Copy the passage on educational technology, starting with "Educational technology refers" and going on through "of educational technology.", and put "linguistics" wherever "psychology" appears.
++++ EXCERPTED TEXT
Educational technology refers to the technology utilized in learning, recording, and sharing knowledge and improving academic performance. It combines expertise from other disciplines including, but not limited to, computer science, sociology, education, communication, and psychology. It has four main forms (for now) based on the area of focus – instructional technology, teaching technology, behavioral technology, and instructional design technology. Unsurprisingly, these are often mixed up, so we’ll cover each one separately. For now, let’s pursue or joint interest in the types of educational technology.
1. Audio and video
Early forms of audio and video educational technology included VHS tapes and DVDs, which teachers used to make classes more fun, visually appealing, yet still informative and related to the course. Luckily, the days of rolling the TV on a stand and inserting a disk or a cassette are behind us. Teachers nowadays utilize on-demand video streaming, from the school’s web server or external sources. Teacher-student and teacher-teacher relations benefit from telecommuting (video conferencing) and screen-sharing equally and make remote working and learning, e.g., online classes possible.
++++++++
++++ MATERIAL PROVIDED
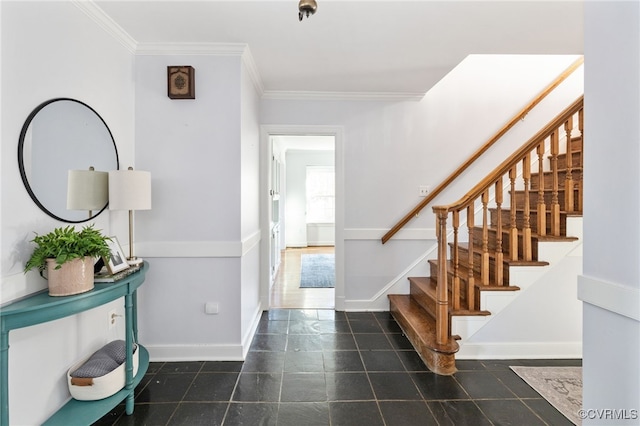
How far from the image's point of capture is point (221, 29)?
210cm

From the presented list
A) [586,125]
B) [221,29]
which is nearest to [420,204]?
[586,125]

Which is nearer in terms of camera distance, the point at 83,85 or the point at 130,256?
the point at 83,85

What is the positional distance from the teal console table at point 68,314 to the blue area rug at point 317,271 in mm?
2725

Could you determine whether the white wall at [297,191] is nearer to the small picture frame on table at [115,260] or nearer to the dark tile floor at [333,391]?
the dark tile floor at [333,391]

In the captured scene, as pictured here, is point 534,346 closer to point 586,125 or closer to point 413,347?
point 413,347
++++++++
◆ FULL OUTPUT
Educational technology refers to the technology utilized in learning, recording, and sharing knowledge and improving academic performance. It combines expertise from other disciplines including, but not limited to, computer science, sociology, education, communication, and linguistics. It has four main forms (for now) based on the area of focus – instructional technology, teaching technology, behavioral technology, and instructional design technology. Unsurprisingly, these are often mixed up, so we’ll cover each one separately. For now, let’s pursue or joint interest in the types of educational technology.